You’re a domino, standing in front of another one — the person you are codependent on.

The other person starts to wobble, and all the while you remain, right there next to them.

They wobble some more, and you start to wonder if you should move over a bit — but you talk yourself out of it.

Then they’re so unstable that they fall — onto you. So you go down with them.

You’re both face to the ground now.

You may manage to pick yourself back up. (You may manage to help them up too.) But no matter how neatly you realign, if they start to wobble, they’ll only knock you down again.

Do you want to be a domino?
“Often, our accusations are justified. We probably are feeling hurt and frustrated. In those moments, we may begin to believe that the solution to our pain and frustration is getting the other person to do what we want, or having the outcome we desire. But these self-defeating illusions put the power and control of our life in other people’s hands. We can call this codependency.” ~ Melody Beattie, The Language of Letting Go
No matter how many codependency books you read, or how many pages of notes you take, it won’t matter as long as you keep lining yourself up as a domino.
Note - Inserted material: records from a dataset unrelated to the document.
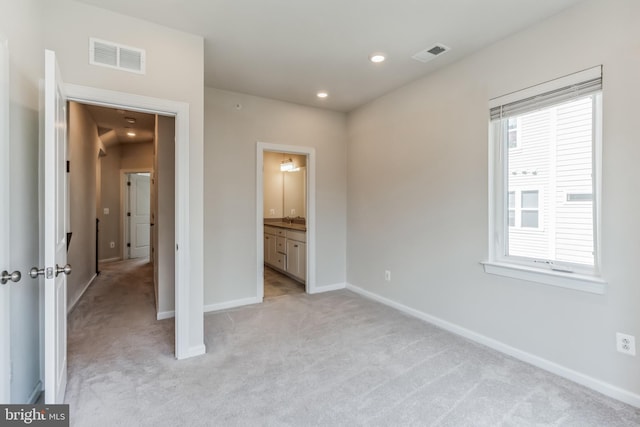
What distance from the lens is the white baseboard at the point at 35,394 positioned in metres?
1.82

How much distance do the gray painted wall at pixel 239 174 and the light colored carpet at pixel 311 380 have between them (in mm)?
635

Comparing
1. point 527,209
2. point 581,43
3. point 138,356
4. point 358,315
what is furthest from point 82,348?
point 581,43

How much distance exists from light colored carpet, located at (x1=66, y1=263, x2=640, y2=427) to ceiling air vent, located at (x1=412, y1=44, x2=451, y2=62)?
103 inches

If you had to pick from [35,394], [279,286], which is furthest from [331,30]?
[279,286]

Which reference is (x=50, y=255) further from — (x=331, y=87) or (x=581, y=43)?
(x=581, y=43)

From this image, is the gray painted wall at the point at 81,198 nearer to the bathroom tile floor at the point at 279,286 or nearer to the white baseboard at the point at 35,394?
the white baseboard at the point at 35,394

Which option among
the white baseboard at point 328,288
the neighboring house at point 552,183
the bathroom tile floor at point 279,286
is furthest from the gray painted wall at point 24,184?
the neighboring house at point 552,183

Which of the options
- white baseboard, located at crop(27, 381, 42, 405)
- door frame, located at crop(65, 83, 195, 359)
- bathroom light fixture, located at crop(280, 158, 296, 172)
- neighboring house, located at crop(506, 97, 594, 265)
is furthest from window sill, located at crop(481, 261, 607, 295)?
bathroom light fixture, located at crop(280, 158, 296, 172)

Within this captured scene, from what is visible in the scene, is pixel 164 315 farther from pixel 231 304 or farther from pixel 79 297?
pixel 79 297

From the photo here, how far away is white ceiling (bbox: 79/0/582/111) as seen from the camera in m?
2.14

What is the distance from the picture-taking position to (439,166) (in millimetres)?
3127

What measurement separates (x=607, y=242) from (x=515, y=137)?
1.04 meters

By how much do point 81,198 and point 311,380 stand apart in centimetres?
414

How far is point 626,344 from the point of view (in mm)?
1921
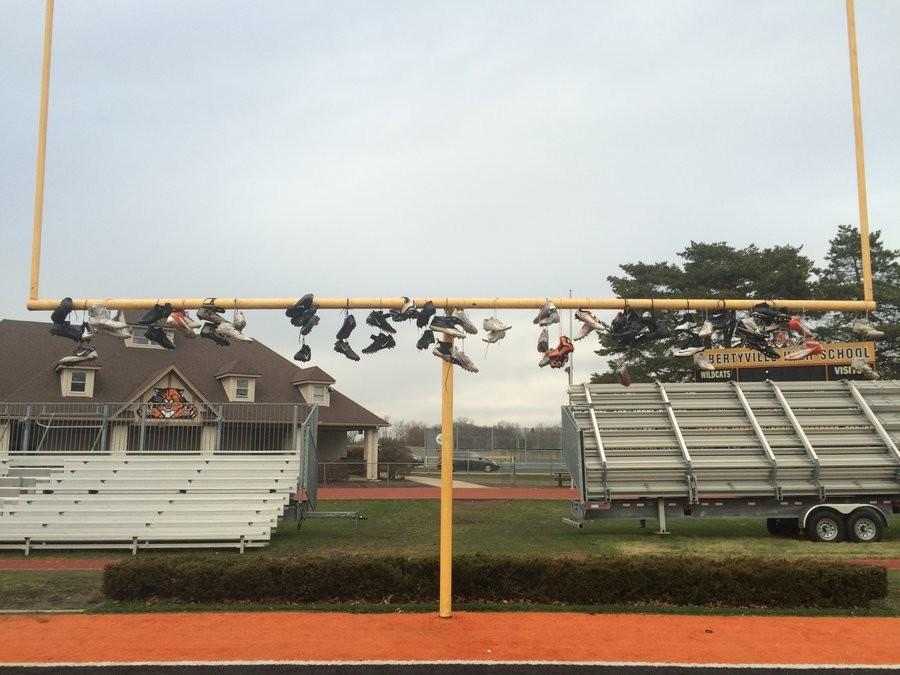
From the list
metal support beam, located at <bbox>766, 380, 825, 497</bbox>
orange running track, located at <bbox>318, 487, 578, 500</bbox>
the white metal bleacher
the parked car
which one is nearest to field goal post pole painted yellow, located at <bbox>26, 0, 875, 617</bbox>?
the white metal bleacher

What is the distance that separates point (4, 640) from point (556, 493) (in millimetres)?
23082

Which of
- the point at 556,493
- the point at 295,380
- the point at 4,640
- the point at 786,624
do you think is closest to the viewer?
the point at 4,640

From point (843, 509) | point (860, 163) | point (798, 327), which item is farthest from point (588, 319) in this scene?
point (843, 509)

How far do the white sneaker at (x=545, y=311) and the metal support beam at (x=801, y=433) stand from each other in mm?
11694

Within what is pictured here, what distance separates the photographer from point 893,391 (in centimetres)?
1852

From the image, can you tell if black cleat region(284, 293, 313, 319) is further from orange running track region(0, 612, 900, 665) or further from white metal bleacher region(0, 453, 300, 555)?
white metal bleacher region(0, 453, 300, 555)

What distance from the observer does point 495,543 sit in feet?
49.7

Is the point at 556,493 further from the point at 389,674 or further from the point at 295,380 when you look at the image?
the point at 389,674

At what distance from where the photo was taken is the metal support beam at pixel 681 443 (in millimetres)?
15977

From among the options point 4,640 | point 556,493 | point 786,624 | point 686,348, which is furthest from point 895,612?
point 556,493

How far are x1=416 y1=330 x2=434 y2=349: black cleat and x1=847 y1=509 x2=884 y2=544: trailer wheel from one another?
13.1m

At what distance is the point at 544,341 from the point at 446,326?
1128 millimetres

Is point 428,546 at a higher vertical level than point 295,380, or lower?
lower

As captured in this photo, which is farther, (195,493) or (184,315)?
Answer: (195,493)
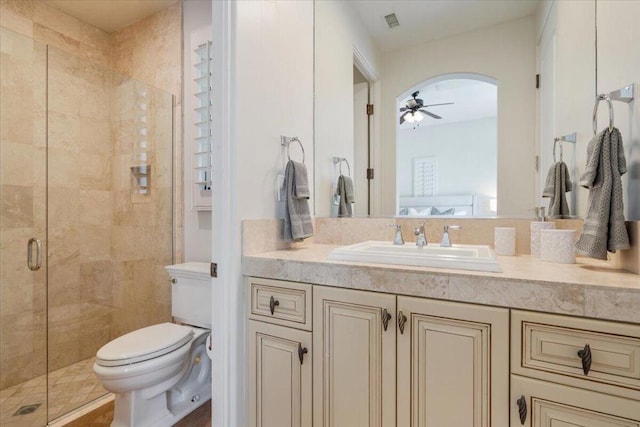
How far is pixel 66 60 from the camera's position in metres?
2.23

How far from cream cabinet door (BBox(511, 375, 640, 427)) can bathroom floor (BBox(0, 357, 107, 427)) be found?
2.29 meters

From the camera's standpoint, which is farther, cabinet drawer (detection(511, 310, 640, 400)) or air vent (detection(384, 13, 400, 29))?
air vent (detection(384, 13, 400, 29))

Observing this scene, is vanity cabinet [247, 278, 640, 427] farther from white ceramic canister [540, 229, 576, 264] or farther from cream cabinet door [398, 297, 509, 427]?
→ white ceramic canister [540, 229, 576, 264]

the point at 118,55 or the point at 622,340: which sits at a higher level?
the point at 118,55

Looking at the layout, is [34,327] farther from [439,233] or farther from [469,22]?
[469,22]

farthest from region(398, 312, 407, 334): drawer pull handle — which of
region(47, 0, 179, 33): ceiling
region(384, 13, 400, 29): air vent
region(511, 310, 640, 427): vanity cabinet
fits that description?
region(47, 0, 179, 33): ceiling

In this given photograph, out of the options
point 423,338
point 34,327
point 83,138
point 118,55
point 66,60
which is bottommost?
point 34,327

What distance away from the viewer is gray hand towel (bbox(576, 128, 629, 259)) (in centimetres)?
90

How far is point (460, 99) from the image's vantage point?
155cm

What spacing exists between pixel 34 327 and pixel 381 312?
2361mm

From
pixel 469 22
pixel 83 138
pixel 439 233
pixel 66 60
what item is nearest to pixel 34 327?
pixel 83 138

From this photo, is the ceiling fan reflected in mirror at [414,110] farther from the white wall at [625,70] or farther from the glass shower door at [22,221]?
the glass shower door at [22,221]

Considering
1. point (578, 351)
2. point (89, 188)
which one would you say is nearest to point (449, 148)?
point (578, 351)

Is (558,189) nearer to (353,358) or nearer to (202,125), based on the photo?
(353,358)
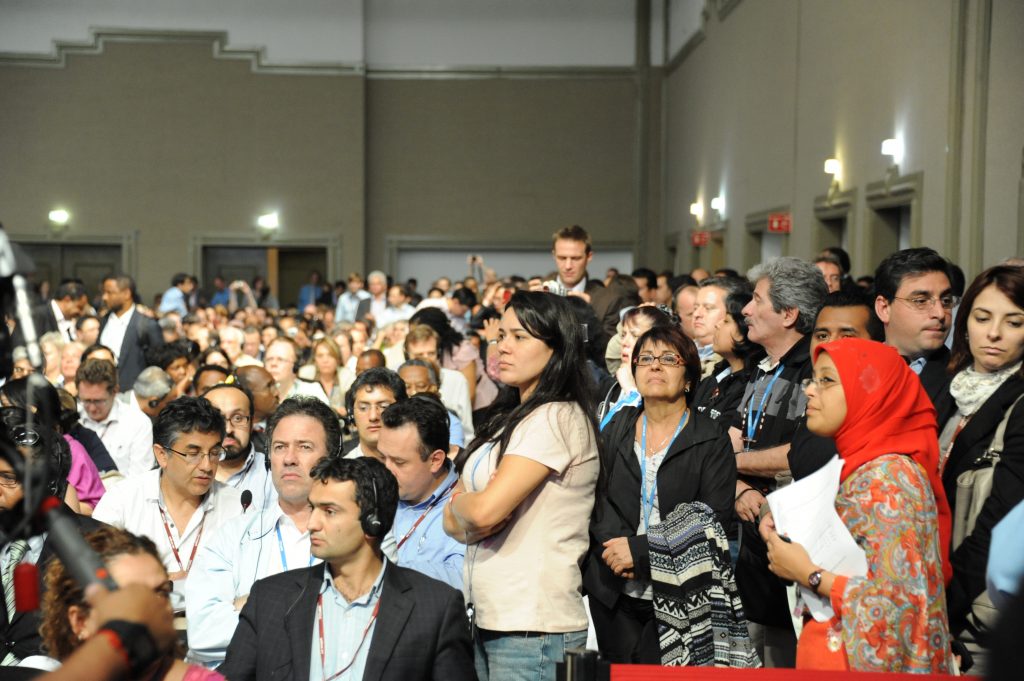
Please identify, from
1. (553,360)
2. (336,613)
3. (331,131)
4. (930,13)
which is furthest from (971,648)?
(331,131)

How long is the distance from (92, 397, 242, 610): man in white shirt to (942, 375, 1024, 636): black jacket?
2.49 m

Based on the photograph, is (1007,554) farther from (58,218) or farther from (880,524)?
(58,218)

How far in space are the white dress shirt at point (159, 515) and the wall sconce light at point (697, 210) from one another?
15.4m

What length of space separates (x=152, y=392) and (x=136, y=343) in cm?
279

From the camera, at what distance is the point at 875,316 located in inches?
177

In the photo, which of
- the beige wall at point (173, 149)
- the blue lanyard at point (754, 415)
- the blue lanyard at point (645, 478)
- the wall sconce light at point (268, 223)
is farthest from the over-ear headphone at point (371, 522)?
the wall sconce light at point (268, 223)

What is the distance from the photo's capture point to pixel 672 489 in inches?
148

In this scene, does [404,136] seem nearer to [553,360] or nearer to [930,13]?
[930,13]

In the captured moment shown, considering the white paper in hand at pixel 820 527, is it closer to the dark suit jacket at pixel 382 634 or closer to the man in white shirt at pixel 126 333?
the dark suit jacket at pixel 382 634

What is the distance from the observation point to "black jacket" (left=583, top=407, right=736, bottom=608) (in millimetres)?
3717

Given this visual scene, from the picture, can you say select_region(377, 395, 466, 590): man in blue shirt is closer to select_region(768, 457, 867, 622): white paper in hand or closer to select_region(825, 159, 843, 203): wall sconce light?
select_region(768, 457, 867, 622): white paper in hand

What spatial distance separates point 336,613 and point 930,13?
329 inches

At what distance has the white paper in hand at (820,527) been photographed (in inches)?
117

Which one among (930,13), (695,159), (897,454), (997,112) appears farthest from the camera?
(695,159)
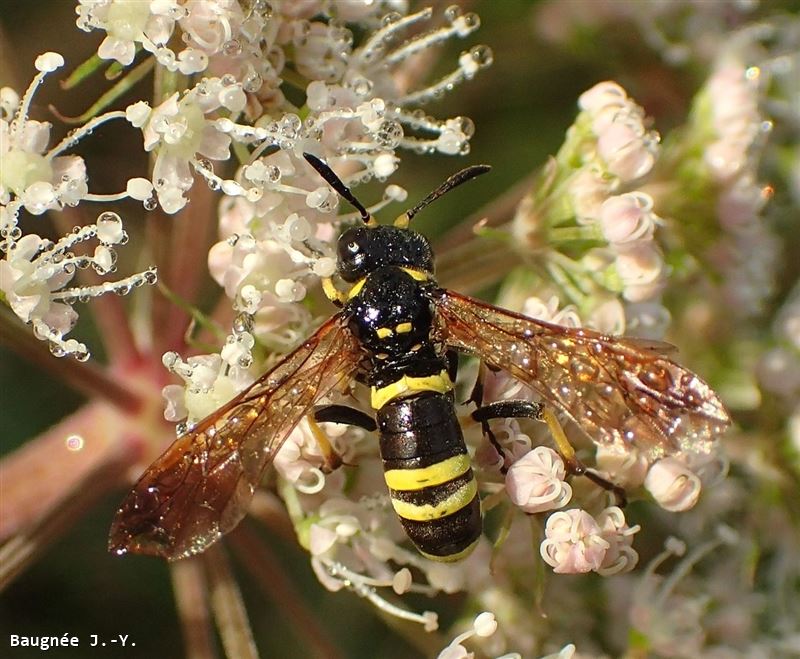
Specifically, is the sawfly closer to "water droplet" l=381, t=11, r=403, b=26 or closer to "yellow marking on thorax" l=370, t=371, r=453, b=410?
"yellow marking on thorax" l=370, t=371, r=453, b=410

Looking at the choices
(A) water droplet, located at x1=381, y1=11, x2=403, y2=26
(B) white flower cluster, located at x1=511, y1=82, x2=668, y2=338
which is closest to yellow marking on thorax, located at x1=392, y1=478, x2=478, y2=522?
(B) white flower cluster, located at x1=511, y1=82, x2=668, y2=338

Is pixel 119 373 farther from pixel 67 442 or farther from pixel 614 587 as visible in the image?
pixel 614 587

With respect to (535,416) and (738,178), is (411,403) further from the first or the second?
(738,178)

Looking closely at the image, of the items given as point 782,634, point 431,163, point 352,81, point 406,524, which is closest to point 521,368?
point 406,524

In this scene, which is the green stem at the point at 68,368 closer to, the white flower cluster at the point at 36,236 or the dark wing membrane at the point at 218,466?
the white flower cluster at the point at 36,236

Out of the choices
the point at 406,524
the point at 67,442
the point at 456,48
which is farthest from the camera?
the point at 456,48
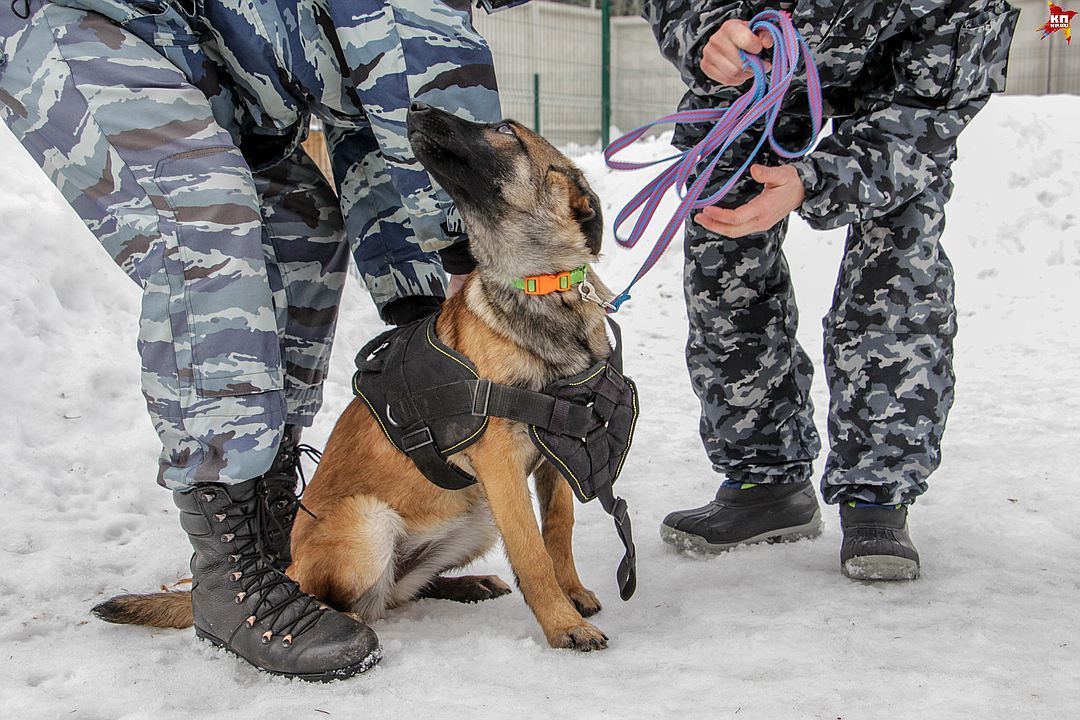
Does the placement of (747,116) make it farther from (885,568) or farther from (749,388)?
(885,568)

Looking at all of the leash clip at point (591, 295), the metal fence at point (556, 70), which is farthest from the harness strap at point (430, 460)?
the metal fence at point (556, 70)

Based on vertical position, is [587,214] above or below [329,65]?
below

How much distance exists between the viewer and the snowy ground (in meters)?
1.89

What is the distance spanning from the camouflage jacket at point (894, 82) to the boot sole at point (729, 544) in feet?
3.35

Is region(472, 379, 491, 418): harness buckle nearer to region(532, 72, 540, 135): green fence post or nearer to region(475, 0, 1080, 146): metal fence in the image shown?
region(475, 0, 1080, 146): metal fence

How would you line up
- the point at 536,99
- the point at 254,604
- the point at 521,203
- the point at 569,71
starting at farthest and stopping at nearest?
the point at 569,71 < the point at 536,99 < the point at 521,203 < the point at 254,604

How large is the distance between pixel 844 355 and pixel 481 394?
3.78 feet

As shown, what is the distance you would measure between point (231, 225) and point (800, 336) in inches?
204

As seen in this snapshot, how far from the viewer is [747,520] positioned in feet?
9.68

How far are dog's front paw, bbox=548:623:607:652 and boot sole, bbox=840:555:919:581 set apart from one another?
2.66 ft

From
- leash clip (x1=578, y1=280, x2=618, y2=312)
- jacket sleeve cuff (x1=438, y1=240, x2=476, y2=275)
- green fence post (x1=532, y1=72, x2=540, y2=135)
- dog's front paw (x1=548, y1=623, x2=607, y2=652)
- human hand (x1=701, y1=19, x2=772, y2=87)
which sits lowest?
dog's front paw (x1=548, y1=623, x2=607, y2=652)

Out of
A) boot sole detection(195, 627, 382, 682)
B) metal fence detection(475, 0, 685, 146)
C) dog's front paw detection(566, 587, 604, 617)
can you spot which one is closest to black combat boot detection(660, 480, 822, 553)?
dog's front paw detection(566, 587, 604, 617)

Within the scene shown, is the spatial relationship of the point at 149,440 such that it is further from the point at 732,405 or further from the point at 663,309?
the point at 663,309

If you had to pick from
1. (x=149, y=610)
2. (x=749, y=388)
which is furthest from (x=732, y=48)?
(x=149, y=610)
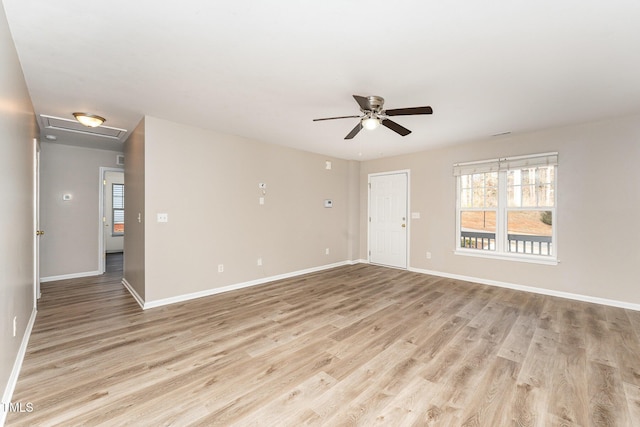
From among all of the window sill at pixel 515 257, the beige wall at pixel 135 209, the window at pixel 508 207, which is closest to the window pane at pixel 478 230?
the window at pixel 508 207

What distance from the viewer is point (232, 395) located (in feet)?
6.29

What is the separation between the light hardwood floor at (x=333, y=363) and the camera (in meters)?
1.75

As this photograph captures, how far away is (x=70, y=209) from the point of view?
514cm

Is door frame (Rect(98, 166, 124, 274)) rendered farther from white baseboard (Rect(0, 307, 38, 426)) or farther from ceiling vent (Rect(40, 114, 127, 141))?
white baseboard (Rect(0, 307, 38, 426))

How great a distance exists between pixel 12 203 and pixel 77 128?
273 centimetres

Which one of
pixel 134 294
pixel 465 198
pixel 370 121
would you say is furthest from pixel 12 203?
pixel 465 198

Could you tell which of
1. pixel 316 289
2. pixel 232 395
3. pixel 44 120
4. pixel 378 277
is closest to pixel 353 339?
pixel 232 395

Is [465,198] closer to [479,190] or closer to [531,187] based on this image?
[479,190]

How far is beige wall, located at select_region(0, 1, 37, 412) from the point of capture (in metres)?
1.73

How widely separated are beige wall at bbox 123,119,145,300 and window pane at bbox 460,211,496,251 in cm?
522

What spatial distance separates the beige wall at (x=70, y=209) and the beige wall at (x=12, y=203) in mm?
2872

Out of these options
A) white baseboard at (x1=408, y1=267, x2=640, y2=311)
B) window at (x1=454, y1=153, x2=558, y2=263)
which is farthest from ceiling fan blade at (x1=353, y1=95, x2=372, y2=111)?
white baseboard at (x1=408, y1=267, x2=640, y2=311)

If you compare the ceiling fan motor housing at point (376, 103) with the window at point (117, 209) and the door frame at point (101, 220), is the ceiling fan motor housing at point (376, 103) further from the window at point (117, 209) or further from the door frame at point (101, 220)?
the window at point (117, 209)

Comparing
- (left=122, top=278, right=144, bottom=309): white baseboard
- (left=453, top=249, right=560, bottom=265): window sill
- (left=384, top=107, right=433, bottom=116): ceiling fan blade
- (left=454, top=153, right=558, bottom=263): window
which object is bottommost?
(left=122, top=278, right=144, bottom=309): white baseboard
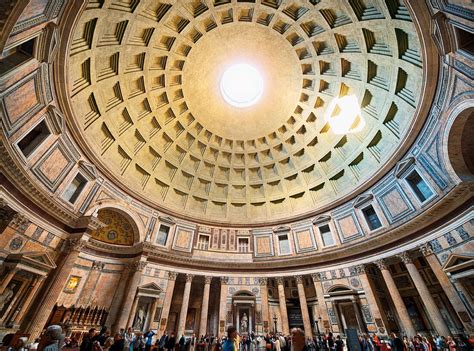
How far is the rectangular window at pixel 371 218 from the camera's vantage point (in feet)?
55.0

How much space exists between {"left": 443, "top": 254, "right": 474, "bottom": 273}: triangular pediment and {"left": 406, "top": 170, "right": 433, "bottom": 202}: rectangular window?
385 centimetres

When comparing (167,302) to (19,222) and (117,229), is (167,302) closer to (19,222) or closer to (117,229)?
(117,229)

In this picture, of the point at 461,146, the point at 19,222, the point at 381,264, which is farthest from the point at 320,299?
the point at 19,222

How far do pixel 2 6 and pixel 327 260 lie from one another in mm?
21920

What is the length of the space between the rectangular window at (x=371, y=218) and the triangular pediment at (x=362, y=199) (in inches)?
20.3

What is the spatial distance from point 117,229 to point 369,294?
64.8ft

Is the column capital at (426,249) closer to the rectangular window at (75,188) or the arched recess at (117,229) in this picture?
the arched recess at (117,229)

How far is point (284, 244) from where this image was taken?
2094 centimetres

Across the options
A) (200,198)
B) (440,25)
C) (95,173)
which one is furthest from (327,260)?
(95,173)

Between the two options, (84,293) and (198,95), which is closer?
(84,293)

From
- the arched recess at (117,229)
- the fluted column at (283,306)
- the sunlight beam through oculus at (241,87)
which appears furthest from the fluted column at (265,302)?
the sunlight beam through oculus at (241,87)

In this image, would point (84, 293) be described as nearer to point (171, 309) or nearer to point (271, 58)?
point (171, 309)

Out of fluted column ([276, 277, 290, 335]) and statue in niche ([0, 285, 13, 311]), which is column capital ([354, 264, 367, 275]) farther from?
statue in niche ([0, 285, 13, 311])

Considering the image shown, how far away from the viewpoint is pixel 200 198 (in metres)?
23.3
If you put yourself into a position where someone else’s fall will bring you crashing to the ground — you might as well put the books away and use that time to do something useful before your next tumble.

How to avoid the domino effect
No matter hard you think it, or how much you convince yourself of it — the other person is not to blame for all your problems, your negative moods, or your pain.1

That’s something a domino would say. “Oh, but it was the guy behind me!”

If you don’t want to be a domino, then you have to stop thinking like one.

Sure, they’re messed up. Sure, they haven’t called. Or apologized. Or cleaned up. Or learned. Or healed. Or admitted to anything.

But as counter-intuitive as it may sound — that is their problem, not yours.

The moment you make it your problem is the moment you slip into codependency, and the moment you put yourself right back in line.

The telltale sign of being a domino

So the next time your face hits the ground, and when you look behind to see who pushed you to fall — that’s when you know you were already too late.

You had already lined yourself up with the other dominoes in your life.

There’s nothing you can do but acknowledge it, and take the telltale sign for what’s is worth: a warning.

Unfortunately, it’s much easier to know you had chosen to be a domino only after you’ve fallen. Only after your hissy fit, bout of rage, big cry, deep depression — or however else you express the feelings of codependent victim hood.

You weren’t meant to be a domino
The next time you pick yourself back up from the ground, take a look around.

Where do you really want to be standing? Who do you want to be standing for? For him, or her, or them, or it — or for you?

You only lined up in a dangerous spot before because you felt you couldn’t stand in your own.

But you weren’t meant to stand in danger.

You were meant to overcome it.

And create a space to call your own.



1 Though they may initially have given you cause to co-create some problems, allow some moods, or experience some pain.